**SHORT TASK**
Convert the lines below into a numbered list, skipping blank lines and leaving out the pictures.

**DATASET RECORDS**
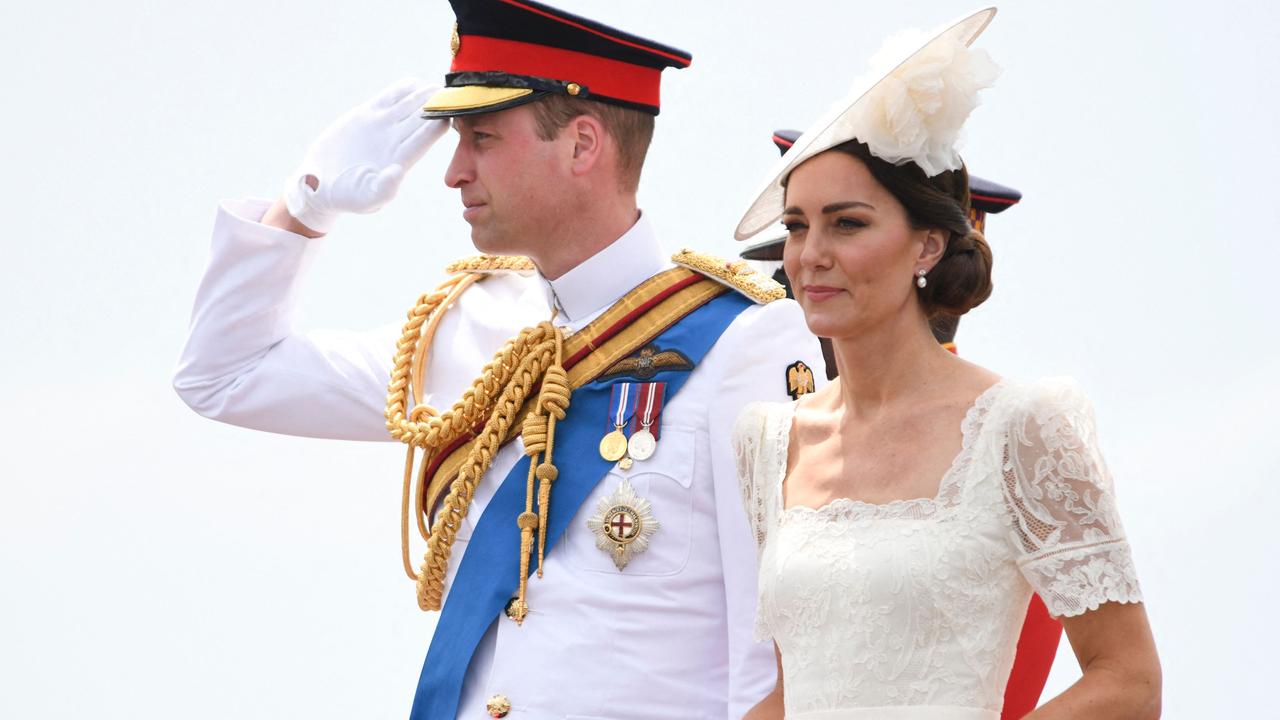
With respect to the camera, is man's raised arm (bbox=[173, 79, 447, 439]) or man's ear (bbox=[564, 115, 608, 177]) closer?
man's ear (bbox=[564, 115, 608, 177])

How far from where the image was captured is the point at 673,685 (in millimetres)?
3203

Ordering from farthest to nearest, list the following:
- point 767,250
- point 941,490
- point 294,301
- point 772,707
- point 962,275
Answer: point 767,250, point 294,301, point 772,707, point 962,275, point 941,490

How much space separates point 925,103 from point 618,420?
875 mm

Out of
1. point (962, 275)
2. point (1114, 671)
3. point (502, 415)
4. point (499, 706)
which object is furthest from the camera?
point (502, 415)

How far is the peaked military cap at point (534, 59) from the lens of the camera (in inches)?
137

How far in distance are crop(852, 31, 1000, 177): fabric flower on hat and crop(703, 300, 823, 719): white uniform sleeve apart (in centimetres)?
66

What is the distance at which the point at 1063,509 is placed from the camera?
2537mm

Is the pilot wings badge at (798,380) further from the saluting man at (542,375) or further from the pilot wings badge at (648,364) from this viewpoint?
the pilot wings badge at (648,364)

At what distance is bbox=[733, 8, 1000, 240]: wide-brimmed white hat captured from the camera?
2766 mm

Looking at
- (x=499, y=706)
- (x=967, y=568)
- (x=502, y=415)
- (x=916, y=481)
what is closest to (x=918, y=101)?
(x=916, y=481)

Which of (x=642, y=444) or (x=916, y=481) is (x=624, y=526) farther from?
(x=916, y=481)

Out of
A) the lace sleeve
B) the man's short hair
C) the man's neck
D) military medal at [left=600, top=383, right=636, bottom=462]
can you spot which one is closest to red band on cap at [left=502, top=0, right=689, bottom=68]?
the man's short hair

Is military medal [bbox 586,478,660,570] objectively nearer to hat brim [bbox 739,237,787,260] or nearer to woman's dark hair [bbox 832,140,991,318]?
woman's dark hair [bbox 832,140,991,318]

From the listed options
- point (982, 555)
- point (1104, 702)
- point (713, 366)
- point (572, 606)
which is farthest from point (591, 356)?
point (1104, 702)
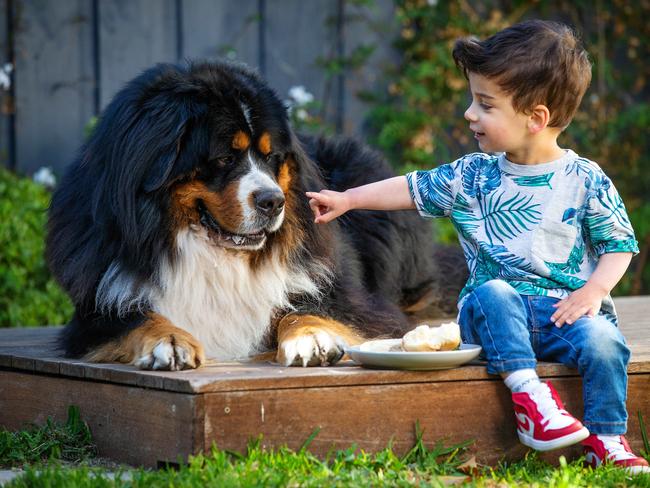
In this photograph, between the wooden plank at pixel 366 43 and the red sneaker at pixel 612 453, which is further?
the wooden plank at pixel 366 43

**RESULT OF THE TASK**
1. With respect to the camera, is man's raised arm (bbox=[173, 79, 447, 439]) or man's ear (bbox=[564, 115, 608, 177]) closer?
2. man's ear (bbox=[564, 115, 608, 177])
3. How far from where the image was captured is the point at 673,685 (in millimetres)?
4. 3203
5. Ordering from farthest to nearest, list the following:
6. - point 767,250
7. - point 941,490
8. - point 294,301
9. - point 772,707
10. - point 962,275
11. Answer: point 767,250, point 294,301, point 772,707, point 962,275, point 941,490
12. How much space separates point 925,103 from point 618,420?
13. 875 mm
14. Out of
15. 1. point (962, 275)
16. 2. point (1114, 671)
17. 3. point (502, 415)
18. 4. point (499, 706)
19. which object is furthest from the camera?
20. point (502, 415)
21. How far is the peaked military cap at point (534, 59) from the lens of the camera (in inches)?
22. 137
23. How far in distance are crop(852, 31, 1000, 177): fabric flower on hat and crop(703, 300, 823, 719): white uniform sleeve apart (in centimetres)?
24. 66
25. What is the distance at which the point at 1063,509 is placed from the camera?
26. 2537mm
27. Is the pilot wings badge at (798,380) further from the saluting man at (542,375) or further from the pilot wings badge at (648,364) from this viewpoint?
28. the pilot wings badge at (648,364)
29. At what distance is bbox=[733, 8, 1000, 240]: wide-brimmed white hat captured from the camera?
30. 2766 mm
31. Looking at
32. - (x=499, y=706)
33. - (x=967, y=568)
34. - (x=502, y=415)
35. - (x=916, y=481)
36. what is closest to (x=918, y=101)?
37. (x=916, y=481)
38. Which of (x=642, y=444) or (x=916, y=481) is (x=624, y=526) farther from?
39. (x=916, y=481)
40. Out of
41. A) the lace sleeve
42. B) the man's short hair
43. C) the man's neck
44. D) military medal at [left=600, top=383, right=636, bottom=462]
45. can you spot which one is closest to red band on cap at [left=502, top=0, right=689, bottom=68]?
46. the man's short hair
47. Is military medal [bbox 586,478,660,570] objectively nearer to hat brim [bbox 739,237,787,260] or nearer to woman's dark hair [bbox 832,140,991,318]?
48. woman's dark hair [bbox 832,140,991,318]
49. From the listed options
50. - point (982, 555)
51. - point (1104, 702)
52. - point (713, 366)
53. - point (572, 606)
54. which is farthest from point (591, 356)?
55. point (1104, 702)
56. In this photograph, between the wooden plank at pixel 366 43 and the red sneaker at pixel 612 453, which is further?
57. the wooden plank at pixel 366 43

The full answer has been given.